_WORK TO COMPLETE_. Can you reproduce the material below, switching "Visually comparing them" to "Comparing them by eye" and leaving everything else untouched?
·····
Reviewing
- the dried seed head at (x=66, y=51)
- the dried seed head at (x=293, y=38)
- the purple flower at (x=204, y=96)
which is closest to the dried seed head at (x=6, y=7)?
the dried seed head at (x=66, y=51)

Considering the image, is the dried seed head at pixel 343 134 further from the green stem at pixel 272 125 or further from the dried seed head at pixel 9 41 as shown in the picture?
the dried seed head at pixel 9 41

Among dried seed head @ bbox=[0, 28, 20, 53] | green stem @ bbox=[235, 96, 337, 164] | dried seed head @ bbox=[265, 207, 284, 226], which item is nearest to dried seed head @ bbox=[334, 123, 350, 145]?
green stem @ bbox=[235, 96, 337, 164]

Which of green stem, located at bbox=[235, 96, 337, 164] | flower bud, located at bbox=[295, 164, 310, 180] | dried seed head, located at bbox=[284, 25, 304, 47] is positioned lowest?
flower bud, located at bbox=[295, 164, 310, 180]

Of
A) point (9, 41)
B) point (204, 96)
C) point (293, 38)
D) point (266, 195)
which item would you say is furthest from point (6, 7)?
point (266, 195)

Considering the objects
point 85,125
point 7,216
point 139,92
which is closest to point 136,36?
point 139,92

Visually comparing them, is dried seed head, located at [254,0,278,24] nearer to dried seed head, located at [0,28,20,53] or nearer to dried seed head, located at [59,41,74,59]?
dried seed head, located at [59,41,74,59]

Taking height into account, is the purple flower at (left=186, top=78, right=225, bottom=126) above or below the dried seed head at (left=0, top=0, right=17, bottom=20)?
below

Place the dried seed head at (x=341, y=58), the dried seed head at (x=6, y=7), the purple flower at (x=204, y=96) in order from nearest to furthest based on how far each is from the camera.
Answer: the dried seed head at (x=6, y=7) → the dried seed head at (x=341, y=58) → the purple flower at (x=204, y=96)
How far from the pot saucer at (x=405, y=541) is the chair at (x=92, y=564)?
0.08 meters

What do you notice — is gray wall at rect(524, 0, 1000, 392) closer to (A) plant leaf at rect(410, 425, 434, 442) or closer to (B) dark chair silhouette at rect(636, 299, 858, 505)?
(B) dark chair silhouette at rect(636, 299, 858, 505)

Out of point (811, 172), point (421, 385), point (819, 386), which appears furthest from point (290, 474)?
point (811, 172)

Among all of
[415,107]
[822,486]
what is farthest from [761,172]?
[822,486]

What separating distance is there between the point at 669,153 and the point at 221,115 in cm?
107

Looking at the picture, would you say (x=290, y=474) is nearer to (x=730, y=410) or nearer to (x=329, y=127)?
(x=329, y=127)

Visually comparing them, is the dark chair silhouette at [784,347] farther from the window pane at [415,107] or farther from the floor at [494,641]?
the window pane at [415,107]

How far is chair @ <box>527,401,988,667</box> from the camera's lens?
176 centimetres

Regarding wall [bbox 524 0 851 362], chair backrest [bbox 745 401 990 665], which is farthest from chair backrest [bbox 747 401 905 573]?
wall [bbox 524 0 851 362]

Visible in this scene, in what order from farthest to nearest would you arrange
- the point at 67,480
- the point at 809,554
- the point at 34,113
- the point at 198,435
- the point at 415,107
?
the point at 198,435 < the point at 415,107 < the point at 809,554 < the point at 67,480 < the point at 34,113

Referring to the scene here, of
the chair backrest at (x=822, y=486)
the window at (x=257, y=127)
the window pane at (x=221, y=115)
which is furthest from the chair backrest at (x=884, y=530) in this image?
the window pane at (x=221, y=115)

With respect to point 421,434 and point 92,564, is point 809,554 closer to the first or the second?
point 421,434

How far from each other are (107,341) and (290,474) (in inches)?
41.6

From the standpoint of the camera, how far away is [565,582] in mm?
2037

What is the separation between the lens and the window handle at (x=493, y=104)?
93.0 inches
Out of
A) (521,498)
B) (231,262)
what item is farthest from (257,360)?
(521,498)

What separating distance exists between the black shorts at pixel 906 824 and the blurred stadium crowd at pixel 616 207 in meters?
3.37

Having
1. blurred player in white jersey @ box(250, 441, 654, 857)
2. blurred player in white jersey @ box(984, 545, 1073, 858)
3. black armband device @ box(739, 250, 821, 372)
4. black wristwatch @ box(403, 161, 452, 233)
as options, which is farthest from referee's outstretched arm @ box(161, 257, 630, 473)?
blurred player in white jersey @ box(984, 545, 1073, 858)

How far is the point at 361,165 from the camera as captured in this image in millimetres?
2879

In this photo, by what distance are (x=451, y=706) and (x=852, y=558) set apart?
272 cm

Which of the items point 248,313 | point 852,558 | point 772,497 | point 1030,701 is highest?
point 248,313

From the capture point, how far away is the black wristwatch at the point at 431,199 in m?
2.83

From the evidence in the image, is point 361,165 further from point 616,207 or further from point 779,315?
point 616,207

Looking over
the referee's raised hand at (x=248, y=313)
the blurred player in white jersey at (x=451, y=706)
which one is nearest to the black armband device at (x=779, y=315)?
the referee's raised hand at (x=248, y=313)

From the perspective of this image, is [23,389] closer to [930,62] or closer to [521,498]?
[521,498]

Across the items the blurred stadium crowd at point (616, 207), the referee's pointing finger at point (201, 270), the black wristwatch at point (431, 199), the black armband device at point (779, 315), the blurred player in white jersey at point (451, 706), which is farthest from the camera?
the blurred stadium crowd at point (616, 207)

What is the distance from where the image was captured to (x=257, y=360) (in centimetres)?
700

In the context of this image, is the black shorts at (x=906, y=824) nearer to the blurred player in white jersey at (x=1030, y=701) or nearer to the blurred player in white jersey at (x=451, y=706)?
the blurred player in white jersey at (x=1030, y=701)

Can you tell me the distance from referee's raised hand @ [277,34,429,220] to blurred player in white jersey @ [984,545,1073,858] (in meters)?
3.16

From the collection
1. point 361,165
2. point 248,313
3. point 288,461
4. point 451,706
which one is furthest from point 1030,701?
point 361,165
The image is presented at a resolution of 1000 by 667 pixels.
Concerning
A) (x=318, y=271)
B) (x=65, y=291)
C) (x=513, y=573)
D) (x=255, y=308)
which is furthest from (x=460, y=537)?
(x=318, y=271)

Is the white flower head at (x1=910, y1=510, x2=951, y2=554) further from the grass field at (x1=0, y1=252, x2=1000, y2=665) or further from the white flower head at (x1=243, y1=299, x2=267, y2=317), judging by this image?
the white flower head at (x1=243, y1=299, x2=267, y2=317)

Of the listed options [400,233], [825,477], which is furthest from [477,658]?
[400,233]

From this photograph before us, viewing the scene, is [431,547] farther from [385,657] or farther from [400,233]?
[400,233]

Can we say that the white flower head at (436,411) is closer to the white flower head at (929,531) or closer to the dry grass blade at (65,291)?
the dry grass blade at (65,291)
·····
_COMPLETED TASK_.
Reviewing
- the dried seed head at (x=66, y=51)
- the dried seed head at (x=293, y=38)
- the purple flower at (x=204, y=96)
which is closest to the dried seed head at (x=6, y=7)?
the dried seed head at (x=66, y=51)

Considering the image, is the dried seed head at pixel 343 134 further from the green stem at pixel 272 125 or further from the dried seed head at pixel 9 41 as shown in the picture?
the dried seed head at pixel 9 41

Among dried seed head @ bbox=[0, 28, 20, 53] | green stem @ bbox=[235, 96, 337, 164] | dried seed head @ bbox=[265, 207, 284, 226], which item is nearest to dried seed head @ bbox=[334, 123, 350, 145]?
green stem @ bbox=[235, 96, 337, 164]

Which of green stem, located at bbox=[235, 96, 337, 164] | flower bud, located at bbox=[295, 164, 310, 180] | dried seed head, located at bbox=[284, 25, 304, 47] is positioned lowest?
flower bud, located at bbox=[295, 164, 310, 180]

Of
A) point (9, 41)
B) point (204, 96)
C) point (293, 38)
D) point (266, 195)
which item would you say is furthest from point (6, 7)?
point (266, 195)

Considering the objects
point 85,125
point 7,216
point 139,92
which is closest to point 136,36?
point 139,92

Comparing them by eye, is dried seed head, located at [254,0,278,24] nearer to dried seed head, located at [0,28,20,53] or nearer to dried seed head, located at [59,41,74,59]?
dried seed head, located at [59,41,74,59]

Taking height into account, is the purple flower at (left=186, top=78, right=225, bottom=126) above or below the dried seed head at (left=0, top=0, right=17, bottom=20)?
below

Place the dried seed head at (x=341, y=58), the dried seed head at (x=6, y=7), the purple flower at (x=204, y=96) in order from nearest to furthest based on how far each is from the camera.
Answer: the dried seed head at (x=6, y=7) → the dried seed head at (x=341, y=58) → the purple flower at (x=204, y=96)
How far from the pot saucer at (x=405, y=541) is the chair at (x=92, y=564)?
0.08 meters

What do you notice — is gray wall at rect(524, 0, 1000, 392) closer to (A) plant leaf at rect(410, 425, 434, 442) or closer to (B) dark chair silhouette at rect(636, 299, 858, 505)?
(B) dark chair silhouette at rect(636, 299, 858, 505)

Out of point (811, 172), point (421, 385), point (819, 386), which appears furthest from point (290, 474)?
point (811, 172)

Among all of
[415,107]
[822,486]
what is farthest from [761,172]?
[822,486]

What separating distance is there between the point at 669,153 and the point at 221,115 in cm?
107

Looking at the picture, would you say (x=290, y=474) is nearer to (x=730, y=410) or nearer to (x=329, y=127)?
(x=329, y=127)

Comparing them by eye, is the dark chair silhouette at [784,347] farther from the window pane at [415,107] or farther from the floor at [494,641]?
the window pane at [415,107]

How far is chair @ <box>527,401,988,667</box> from the camera's lens?
176 centimetres

Regarding wall [bbox 524 0 851 362], chair backrest [bbox 745 401 990 665], which is farthest from chair backrest [bbox 747 401 905 573]?
wall [bbox 524 0 851 362]

Visible in this scene, in what order from farthest to nearest would you arrange
- the point at 67,480
- the point at 809,554
- the point at 34,113
- the point at 198,435
- the point at 415,107
?
the point at 198,435 < the point at 415,107 < the point at 809,554 < the point at 67,480 < the point at 34,113

Referring to the scene here, of
the chair backrest at (x=822, y=486)
the window at (x=257, y=127)
the window pane at (x=221, y=115)
which is furthest from the chair backrest at (x=884, y=530) in this image?
the window pane at (x=221, y=115)

With respect to point 421,434 and point 92,564, is point 809,554 closer to the first or the second?
point 421,434

How far from each other are (107,341) and (290,474) (in inches)?
41.6

From the standpoint of the camera, how far away is [565,582] in mm?
2037

What is the separation between the lens and the window handle at (x=493, y=104)?
93.0 inches
Out of
A) (521,498)
B) (231,262)
what item is farthest from (257,360)?
(521,498)

What separating distance exists between the black shorts at pixel 906 824 and the blurred stadium crowd at pixel 616 207 in meters?
3.37

Having
1. blurred player in white jersey @ box(250, 441, 654, 857)
2. blurred player in white jersey @ box(984, 545, 1073, 858)
3. black armband device @ box(739, 250, 821, 372)
4. black wristwatch @ box(403, 161, 452, 233)
as options, which is farthest from referee's outstretched arm @ box(161, 257, 630, 473)?
blurred player in white jersey @ box(984, 545, 1073, 858)

How far is the point at 361,165 from the camera as captured in this image in millimetres?
2879

In this photo, by what distance are (x=451, y=706) and (x=852, y=558) set apart?
272 cm

Which of the items point 248,313 | point 852,558 | point 772,497 | point 1030,701 is highest?
point 248,313

From the capture point, how far away is the black wristwatch at the point at 431,199 in m?
2.83

From the evidence in the image, is point 361,165 further from point 616,207 or further from point 779,315?
point 616,207

Looking over
the referee's raised hand at (x=248, y=313)
the blurred player in white jersey at (x=451, y=706)
which one is nearest to the black armband device at (x=779, y=315)?
the referee's raised hand at (x=248, y=313)

From the perspective of this image, is [23,389] closer to [930,62] or closer to [521,498]?
[521,498]

Across the items the blurred stadium crowd at point (616, 207), the referee's pointing finger at point (201, 270), the black wristwatch at point (431, 199), the black armband device at point (779, 315), the blurred player in white jersey at point (451, 706), which is farthest from the camera?
the blurred stadium crowd at point (616, 207)

What is the distance from where the image was captured to (x=257, y=360) (in centimetres)?
700

In the context of this image, is the black shorts at (x=906, y=824) nearer to the blurred player in white jersey at (x=1030, y=701) or nearer to the blurred player in white jersey at (x=451, y=706)?
the blurred player in white jersey at (x=1030, y=701)

Can you tell me the distance from referee's raised hand @ [277,34,429,220] to blurred player in white jersey @ [984,545,1073,858] (in meters)?
3.16

From the collection
1. point 361,165
2. point 248,313
3. point 288,461
4. point 451,706
which one is furthest from point 1030,701?
point 361,165
The image is presented at a resolution of 1000 by 667 pixels.
Concerning
A) (x=318, y=271)
B) (x=65, y=291)
C) (x=513, y=573)
D) (x=255, y=308)
which is furthest from (x=460, y=537)?
(x=318, y=271)

Is the white flower head at (x1=910, y1=510, x2=951, y2=554) further from the grass field at (x1=0, y1=252, x2=1000, y2=665) or further from the white flower head at (x1=243, y1=299, x2=267, y2=317), judging by this image?
the white flower head at (x1=243, y1=299, x2=267, y2=317)

Of the listed options [400,233], [825,477], which is furthest from [477,658]?
[400,233]

From this photograph before us, viewing the scene, is [431,547] farther from [385,657] or farther from [400,233]?
[400,233]

Can we say that the white flower head at (436,411) is closer to the white flower head at (929,531) or closer to the dry grass blade at (65,291)?
the dry grass blade at (65,291)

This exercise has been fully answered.